Pre-existing comorbidities did not influence the occurrence of LARs, with the exception of prior dermatological conditions. This association is biologically plausible, given that SCIg is administered directly into the skin, and pre-existing cutaneous disorders may predispose to LARs through mechanisms such as the Koebner phenomenon [28]. Future prospective studies incorporating serum cytokine profiling and local inflammatory markers could provide mechanistic insights into how pre-existing skin pathology may modulate local immune responses to SCIg, thereby complementing the clinical associations identified in our study. Conversely, employment status, social situation, mobility, independence, and self-care capacity were not associated with LARs, reinforcing the safety of SCIg even in elderly, frail, and comorbid patient populations. Additionally, as the vast majority of our cohort performed SCIg administration at home, factors such as waiting time before therapy, attending the clinic alone, or the time to patient release are unlikely to influence anxiety levels or LAR occurrence, in contrast to hospital-based IVIg. Nevertheless, mental health and subjective health perception emerged as significant determinants of LAR risk in our cohort. Specifically, the absence of anxiety or depression was associated with a substantially lower likelihood of LARs, indicating that patients reporting anxiety or depression may have a higher risk of experiencing local reactions. This association may be mediated by heightened pain perception, increased bodily hypervigilance, or underlying physiological mechanisms. These findings underscore the importance of systematically assessing psychological well-being prior to initiating SCIg therapy and considering early supportive interventions in patients reporting anxiety or depression. Additionally, greater distance to the healthcare center was independently associated with an increased frequency of LARs. This likely reflects reduced access to timely care and follow-up, a challenge particularly relevant in immunodeficiency reference units, which often serve patients from remote areas requiring specialized management. These findings align with previous evidence linking longer travel times or distances to healthcare facilities with poorer health outcomes, especially in complex or comorbid populations [29].

• • • • • • •

## [BRIEF]
Continue the discussion of risk factors for local adverse reactions to SCIg, starting after its last sentence.

## [RECORD EXCERPTS]
• • • • • • •

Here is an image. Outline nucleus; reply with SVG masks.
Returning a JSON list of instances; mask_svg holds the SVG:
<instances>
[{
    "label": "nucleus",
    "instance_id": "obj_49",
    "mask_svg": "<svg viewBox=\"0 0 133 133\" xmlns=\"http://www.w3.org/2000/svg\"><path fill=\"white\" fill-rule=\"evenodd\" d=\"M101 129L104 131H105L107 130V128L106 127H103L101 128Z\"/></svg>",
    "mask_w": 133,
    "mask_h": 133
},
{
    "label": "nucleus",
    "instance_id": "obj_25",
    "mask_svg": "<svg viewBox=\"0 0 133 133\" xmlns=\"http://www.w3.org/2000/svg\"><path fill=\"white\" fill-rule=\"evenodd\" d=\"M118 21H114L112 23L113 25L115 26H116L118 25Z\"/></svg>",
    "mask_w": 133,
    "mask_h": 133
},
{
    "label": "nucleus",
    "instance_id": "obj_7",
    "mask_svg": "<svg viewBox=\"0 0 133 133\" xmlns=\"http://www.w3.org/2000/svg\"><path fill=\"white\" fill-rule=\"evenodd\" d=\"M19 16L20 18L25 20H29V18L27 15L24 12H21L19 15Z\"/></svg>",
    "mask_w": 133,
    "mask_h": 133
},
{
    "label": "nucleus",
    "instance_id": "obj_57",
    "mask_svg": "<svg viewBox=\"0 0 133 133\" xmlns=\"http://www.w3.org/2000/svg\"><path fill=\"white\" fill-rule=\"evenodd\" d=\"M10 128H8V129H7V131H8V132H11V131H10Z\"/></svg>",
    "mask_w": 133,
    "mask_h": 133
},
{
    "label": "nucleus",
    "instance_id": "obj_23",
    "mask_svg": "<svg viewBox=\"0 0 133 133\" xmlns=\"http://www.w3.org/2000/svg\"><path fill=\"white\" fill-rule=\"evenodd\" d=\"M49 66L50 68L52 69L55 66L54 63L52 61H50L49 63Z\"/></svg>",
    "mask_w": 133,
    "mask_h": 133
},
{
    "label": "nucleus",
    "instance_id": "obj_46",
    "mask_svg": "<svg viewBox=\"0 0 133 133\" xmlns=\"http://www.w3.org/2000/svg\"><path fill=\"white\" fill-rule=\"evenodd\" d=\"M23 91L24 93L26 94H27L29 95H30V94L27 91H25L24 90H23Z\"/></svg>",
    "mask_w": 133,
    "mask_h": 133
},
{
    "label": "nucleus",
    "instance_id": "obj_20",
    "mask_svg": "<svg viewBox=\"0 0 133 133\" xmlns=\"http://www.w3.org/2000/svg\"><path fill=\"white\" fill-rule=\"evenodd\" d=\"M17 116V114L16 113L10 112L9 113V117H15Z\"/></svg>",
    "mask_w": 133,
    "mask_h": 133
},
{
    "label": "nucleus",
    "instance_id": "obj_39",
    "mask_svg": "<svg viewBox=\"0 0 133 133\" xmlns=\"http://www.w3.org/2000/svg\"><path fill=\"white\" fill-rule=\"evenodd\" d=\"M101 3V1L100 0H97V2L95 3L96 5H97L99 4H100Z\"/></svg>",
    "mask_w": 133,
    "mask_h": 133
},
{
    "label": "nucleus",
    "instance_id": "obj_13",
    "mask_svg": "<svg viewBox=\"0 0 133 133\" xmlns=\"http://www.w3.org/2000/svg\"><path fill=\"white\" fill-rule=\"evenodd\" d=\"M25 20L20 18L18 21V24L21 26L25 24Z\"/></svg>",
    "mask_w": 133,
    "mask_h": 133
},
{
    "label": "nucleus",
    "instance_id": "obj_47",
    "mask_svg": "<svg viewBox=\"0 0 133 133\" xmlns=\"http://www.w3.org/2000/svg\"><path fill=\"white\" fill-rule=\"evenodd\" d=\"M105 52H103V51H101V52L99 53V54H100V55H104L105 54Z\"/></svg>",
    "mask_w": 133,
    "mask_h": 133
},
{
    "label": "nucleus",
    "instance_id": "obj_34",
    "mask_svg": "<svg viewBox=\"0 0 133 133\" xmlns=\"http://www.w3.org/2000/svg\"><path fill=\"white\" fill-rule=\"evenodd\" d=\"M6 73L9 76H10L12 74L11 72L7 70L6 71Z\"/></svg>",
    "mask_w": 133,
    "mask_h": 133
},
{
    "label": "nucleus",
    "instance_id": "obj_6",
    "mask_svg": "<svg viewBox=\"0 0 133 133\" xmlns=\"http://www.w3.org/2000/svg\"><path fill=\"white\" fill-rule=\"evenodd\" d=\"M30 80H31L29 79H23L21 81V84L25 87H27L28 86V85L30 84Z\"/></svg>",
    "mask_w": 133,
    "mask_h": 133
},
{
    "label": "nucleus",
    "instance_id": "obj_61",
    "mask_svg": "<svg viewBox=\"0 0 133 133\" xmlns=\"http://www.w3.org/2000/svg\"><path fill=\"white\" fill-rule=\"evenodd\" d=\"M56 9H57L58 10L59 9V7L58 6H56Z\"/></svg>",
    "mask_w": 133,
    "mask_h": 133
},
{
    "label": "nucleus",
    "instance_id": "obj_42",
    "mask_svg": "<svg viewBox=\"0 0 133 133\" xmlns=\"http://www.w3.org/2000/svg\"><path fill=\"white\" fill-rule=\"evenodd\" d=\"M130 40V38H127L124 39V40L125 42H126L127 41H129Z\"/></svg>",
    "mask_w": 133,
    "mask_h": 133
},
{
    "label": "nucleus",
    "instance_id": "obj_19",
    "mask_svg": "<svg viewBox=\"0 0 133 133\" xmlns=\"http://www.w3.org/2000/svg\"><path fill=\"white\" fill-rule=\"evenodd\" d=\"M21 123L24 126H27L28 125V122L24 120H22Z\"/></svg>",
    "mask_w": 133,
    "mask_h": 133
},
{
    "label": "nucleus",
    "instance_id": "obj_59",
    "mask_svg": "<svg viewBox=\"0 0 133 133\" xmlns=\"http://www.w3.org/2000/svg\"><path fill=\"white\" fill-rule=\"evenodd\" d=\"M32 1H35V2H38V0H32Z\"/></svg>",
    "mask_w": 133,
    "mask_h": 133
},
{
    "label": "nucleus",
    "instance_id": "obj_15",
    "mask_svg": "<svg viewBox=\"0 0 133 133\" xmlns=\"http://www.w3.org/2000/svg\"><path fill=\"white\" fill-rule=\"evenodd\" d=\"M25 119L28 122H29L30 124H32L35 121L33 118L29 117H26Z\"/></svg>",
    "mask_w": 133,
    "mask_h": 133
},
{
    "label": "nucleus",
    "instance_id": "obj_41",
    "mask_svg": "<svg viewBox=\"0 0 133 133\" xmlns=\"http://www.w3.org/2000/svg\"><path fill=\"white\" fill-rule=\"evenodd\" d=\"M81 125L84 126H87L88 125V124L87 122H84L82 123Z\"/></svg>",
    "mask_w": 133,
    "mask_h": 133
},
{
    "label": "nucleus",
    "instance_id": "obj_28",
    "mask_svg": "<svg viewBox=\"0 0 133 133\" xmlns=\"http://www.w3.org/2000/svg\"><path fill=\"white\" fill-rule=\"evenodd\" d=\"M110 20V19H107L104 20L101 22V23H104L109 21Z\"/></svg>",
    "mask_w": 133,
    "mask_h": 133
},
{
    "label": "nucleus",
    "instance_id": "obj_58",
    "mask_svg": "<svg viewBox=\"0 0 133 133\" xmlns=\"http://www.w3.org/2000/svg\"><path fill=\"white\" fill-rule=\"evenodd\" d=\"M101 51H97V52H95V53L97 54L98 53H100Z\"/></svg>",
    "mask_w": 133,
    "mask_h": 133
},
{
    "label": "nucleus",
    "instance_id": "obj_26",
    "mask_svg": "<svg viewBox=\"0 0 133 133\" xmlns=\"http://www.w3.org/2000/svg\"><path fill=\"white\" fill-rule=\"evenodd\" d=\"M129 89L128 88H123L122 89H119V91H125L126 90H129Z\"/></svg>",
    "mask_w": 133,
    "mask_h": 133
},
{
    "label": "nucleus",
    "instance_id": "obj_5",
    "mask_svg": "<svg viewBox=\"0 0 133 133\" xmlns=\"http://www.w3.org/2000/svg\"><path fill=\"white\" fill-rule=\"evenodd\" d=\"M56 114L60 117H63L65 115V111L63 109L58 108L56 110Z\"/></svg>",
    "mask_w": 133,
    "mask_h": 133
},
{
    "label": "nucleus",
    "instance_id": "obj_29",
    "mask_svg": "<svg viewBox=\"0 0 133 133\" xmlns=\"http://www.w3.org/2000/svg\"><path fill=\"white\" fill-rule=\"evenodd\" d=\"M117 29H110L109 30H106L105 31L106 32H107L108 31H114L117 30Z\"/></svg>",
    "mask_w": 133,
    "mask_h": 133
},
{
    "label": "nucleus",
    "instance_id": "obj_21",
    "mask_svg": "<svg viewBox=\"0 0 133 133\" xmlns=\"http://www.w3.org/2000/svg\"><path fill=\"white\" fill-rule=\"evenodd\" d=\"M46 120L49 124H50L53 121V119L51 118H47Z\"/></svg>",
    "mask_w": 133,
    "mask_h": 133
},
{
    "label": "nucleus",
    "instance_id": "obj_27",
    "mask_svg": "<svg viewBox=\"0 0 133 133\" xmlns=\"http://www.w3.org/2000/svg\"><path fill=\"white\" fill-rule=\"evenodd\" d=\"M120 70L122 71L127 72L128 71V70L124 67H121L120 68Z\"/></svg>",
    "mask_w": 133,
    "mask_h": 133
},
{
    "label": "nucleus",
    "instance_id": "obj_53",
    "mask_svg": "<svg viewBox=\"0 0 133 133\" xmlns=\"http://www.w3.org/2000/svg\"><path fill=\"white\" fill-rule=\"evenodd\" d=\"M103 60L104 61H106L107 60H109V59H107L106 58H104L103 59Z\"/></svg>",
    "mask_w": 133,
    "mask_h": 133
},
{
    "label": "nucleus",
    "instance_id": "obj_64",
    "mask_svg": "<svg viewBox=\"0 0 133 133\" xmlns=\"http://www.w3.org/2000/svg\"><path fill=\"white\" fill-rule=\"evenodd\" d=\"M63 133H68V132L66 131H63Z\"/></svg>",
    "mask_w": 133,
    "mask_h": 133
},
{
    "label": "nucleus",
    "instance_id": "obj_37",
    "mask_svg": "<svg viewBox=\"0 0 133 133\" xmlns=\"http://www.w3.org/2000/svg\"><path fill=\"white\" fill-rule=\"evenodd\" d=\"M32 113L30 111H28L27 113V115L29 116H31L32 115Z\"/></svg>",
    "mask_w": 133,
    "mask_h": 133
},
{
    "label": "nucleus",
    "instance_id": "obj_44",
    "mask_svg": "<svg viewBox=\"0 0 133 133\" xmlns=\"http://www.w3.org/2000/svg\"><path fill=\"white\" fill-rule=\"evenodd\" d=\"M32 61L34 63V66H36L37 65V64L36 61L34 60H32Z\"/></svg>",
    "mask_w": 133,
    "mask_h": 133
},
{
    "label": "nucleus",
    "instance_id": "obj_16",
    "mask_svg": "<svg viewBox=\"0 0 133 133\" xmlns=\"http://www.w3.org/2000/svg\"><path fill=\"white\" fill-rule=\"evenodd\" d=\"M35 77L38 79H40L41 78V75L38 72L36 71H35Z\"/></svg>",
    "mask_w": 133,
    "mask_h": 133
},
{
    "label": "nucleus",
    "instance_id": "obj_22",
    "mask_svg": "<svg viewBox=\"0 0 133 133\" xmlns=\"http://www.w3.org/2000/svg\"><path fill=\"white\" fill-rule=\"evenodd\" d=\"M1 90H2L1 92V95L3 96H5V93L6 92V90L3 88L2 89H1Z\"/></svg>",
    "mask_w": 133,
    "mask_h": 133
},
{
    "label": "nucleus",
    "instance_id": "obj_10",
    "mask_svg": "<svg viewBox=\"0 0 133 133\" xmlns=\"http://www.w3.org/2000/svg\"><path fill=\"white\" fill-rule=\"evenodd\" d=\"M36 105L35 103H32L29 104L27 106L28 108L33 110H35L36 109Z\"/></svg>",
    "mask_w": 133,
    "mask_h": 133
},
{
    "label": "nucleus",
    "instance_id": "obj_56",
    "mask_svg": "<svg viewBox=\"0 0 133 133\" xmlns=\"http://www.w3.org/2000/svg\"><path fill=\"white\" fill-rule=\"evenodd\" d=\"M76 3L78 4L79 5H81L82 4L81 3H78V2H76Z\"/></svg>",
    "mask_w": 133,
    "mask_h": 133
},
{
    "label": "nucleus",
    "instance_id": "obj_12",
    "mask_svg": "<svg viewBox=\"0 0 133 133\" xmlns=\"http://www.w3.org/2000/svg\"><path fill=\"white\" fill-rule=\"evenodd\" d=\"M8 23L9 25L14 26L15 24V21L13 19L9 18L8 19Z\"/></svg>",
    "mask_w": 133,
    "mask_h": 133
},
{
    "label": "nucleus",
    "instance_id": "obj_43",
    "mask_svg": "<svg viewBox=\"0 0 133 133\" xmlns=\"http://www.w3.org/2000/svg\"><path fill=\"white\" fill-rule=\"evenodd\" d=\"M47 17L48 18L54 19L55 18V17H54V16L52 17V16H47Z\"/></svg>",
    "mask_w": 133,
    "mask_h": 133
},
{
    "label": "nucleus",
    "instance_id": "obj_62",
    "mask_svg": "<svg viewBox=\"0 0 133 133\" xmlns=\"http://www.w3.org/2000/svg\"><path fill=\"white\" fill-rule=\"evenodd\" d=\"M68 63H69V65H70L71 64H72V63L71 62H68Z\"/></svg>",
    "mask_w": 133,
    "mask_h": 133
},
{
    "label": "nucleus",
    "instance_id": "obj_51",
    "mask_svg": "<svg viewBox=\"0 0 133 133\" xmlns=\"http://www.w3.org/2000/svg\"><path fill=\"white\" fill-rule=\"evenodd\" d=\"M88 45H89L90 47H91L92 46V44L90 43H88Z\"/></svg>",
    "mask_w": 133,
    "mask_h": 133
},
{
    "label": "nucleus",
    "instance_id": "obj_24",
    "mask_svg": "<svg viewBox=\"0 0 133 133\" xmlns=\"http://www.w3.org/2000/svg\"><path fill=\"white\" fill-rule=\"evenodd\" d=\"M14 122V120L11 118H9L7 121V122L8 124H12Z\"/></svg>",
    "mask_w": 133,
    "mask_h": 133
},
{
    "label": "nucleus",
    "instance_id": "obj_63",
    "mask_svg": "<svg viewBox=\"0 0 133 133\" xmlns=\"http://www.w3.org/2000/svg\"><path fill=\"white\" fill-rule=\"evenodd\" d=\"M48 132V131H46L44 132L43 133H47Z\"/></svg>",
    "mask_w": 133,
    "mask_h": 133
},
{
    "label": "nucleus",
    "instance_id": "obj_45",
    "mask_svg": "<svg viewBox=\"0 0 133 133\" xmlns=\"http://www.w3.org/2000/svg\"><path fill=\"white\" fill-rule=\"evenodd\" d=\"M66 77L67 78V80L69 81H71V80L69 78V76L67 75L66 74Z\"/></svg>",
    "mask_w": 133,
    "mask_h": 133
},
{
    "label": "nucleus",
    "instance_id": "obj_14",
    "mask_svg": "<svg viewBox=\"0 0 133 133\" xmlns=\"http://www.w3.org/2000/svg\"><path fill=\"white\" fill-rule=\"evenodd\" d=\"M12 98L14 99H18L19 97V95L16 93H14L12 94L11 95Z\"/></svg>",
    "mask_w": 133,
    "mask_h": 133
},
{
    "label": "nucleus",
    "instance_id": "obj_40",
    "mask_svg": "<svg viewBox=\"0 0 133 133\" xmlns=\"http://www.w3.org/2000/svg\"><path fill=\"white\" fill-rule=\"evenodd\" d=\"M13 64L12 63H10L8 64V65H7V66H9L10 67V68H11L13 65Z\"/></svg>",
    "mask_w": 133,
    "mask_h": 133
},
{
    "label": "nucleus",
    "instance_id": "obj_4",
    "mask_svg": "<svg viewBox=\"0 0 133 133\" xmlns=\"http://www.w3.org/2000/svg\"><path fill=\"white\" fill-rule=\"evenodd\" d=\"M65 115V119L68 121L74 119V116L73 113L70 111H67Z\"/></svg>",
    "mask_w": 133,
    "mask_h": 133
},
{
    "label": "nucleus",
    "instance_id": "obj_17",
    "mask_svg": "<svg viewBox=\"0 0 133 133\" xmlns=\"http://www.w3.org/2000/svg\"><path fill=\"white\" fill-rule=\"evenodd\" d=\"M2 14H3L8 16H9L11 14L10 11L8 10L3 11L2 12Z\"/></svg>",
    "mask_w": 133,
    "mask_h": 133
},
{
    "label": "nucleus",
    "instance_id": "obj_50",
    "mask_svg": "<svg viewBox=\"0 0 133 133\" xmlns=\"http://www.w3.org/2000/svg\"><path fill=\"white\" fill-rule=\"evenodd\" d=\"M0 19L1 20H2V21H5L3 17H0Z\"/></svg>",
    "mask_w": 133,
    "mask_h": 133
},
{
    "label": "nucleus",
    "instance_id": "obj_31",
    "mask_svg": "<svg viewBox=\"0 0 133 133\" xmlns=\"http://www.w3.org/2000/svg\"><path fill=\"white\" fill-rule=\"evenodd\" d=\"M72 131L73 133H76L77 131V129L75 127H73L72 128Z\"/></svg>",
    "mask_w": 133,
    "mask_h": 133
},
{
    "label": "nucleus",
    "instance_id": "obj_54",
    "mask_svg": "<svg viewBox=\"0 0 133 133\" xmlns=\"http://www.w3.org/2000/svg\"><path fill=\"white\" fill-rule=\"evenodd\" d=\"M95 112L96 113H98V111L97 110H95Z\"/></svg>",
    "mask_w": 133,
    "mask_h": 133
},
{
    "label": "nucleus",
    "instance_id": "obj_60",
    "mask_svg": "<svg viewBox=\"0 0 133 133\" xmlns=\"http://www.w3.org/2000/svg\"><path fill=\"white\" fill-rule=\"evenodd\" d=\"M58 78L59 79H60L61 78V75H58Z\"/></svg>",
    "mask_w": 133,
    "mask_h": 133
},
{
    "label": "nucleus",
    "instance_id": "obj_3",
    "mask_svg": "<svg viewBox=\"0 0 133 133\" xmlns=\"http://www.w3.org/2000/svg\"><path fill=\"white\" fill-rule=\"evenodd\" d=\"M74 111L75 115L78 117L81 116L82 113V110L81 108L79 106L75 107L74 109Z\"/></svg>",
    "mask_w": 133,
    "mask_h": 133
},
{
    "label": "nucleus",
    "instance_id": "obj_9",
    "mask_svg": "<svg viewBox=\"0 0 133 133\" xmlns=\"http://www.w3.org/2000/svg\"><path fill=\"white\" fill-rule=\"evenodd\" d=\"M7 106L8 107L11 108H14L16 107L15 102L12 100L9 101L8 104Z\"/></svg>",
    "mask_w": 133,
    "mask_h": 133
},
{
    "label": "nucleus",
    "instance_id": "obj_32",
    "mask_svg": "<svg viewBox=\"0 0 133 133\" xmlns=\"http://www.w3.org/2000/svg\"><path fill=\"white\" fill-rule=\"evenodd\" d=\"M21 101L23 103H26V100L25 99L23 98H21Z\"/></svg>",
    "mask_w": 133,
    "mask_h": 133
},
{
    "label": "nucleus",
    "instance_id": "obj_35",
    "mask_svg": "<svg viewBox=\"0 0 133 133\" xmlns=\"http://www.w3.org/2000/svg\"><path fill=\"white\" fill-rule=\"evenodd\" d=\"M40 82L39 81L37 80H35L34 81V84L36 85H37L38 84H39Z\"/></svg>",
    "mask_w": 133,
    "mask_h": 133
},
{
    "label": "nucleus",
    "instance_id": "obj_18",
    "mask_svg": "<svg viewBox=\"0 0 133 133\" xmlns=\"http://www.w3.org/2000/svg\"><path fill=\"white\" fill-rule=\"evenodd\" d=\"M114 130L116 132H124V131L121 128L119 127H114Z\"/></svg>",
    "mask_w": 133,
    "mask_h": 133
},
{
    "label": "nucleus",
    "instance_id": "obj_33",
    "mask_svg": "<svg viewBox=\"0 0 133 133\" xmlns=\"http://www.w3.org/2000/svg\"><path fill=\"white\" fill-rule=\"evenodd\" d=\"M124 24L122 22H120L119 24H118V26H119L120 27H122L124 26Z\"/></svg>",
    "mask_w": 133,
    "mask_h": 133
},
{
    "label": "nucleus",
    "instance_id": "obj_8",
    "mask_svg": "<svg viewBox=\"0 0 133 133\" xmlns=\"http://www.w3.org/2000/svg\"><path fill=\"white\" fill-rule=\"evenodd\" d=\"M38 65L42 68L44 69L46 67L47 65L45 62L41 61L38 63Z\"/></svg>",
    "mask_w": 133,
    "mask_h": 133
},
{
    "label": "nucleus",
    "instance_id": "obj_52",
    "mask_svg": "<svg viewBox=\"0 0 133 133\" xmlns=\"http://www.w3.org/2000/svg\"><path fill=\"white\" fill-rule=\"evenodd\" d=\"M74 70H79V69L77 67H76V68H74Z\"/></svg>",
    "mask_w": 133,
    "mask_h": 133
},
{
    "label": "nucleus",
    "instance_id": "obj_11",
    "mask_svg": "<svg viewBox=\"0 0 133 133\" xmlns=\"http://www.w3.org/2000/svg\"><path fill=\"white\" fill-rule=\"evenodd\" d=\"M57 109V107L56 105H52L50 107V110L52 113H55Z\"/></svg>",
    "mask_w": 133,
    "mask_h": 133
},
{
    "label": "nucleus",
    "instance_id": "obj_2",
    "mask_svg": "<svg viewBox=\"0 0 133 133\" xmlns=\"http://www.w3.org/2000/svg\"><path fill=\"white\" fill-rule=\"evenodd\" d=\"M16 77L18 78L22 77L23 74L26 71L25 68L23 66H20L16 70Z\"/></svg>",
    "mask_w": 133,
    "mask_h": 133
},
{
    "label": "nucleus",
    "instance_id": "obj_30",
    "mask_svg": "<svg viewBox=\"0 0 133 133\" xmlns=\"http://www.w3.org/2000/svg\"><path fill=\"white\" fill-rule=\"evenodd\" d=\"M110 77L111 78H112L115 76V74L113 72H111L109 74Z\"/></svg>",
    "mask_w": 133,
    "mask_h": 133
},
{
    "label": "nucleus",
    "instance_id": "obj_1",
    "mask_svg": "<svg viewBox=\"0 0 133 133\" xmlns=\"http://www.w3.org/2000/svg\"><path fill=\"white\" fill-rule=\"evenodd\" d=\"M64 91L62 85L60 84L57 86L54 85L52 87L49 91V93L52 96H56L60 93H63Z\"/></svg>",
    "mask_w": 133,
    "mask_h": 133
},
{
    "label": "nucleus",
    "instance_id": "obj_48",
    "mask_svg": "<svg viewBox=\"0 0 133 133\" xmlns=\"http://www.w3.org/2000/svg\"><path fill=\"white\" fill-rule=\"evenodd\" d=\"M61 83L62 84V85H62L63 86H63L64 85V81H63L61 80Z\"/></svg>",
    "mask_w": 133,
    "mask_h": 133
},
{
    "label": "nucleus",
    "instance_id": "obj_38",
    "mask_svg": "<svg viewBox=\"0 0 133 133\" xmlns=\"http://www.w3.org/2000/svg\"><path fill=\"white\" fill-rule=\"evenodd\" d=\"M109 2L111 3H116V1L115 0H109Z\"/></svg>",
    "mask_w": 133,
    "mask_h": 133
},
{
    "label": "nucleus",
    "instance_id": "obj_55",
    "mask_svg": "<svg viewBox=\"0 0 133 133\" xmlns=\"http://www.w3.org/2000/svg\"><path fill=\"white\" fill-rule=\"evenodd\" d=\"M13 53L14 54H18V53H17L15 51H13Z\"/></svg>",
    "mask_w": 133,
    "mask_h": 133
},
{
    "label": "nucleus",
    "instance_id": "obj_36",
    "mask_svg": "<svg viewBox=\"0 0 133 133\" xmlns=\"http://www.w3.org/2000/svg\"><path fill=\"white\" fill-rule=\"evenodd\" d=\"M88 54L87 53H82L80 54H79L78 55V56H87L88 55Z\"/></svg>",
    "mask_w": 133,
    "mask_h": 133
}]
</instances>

• • • • • • •

## [TASK RESPONSE]
Interestingly, the exploratory multivariable model with the highest predictive performance identified four key variables with good discrimination and low risk for overfitting after internal validation, which can be graphically presented as a nomogram: pre-existing dermatological disease, abdominal perimeter, self-reported anxiety and/or depression, and distance to the hospital. By incorporating physiological, demographic, and psycho-emotional factors, this model offers a novel, multidimensional approach to risk stratification. These findings support the implementation of targeted preventive strategies—such as mental health support, enhanced patient education, teleconsultations for those living at greater distances, closer monitoring of underweight individuals, and optimized management of dermatological conditions—to reduce the risk of LARs in vulnerable subgroups. Importantly, these measures can help ensure that such patients are not excluded from SCIg therapy, thereby promoting more equitable access to care.
This multidimensional approach is particularly relevant for specialized nursing care, where comprehensive, individualized follow-up is essential. Nurses play a central role in patient education, monitoring, and the early identification of adverse reactions to SCIg. Notably, this study, designed, led, and conducted by nursing professionals, proposes a potential clinically applicable model for anticipating LARs and personalizing patient support from the outset of therapy.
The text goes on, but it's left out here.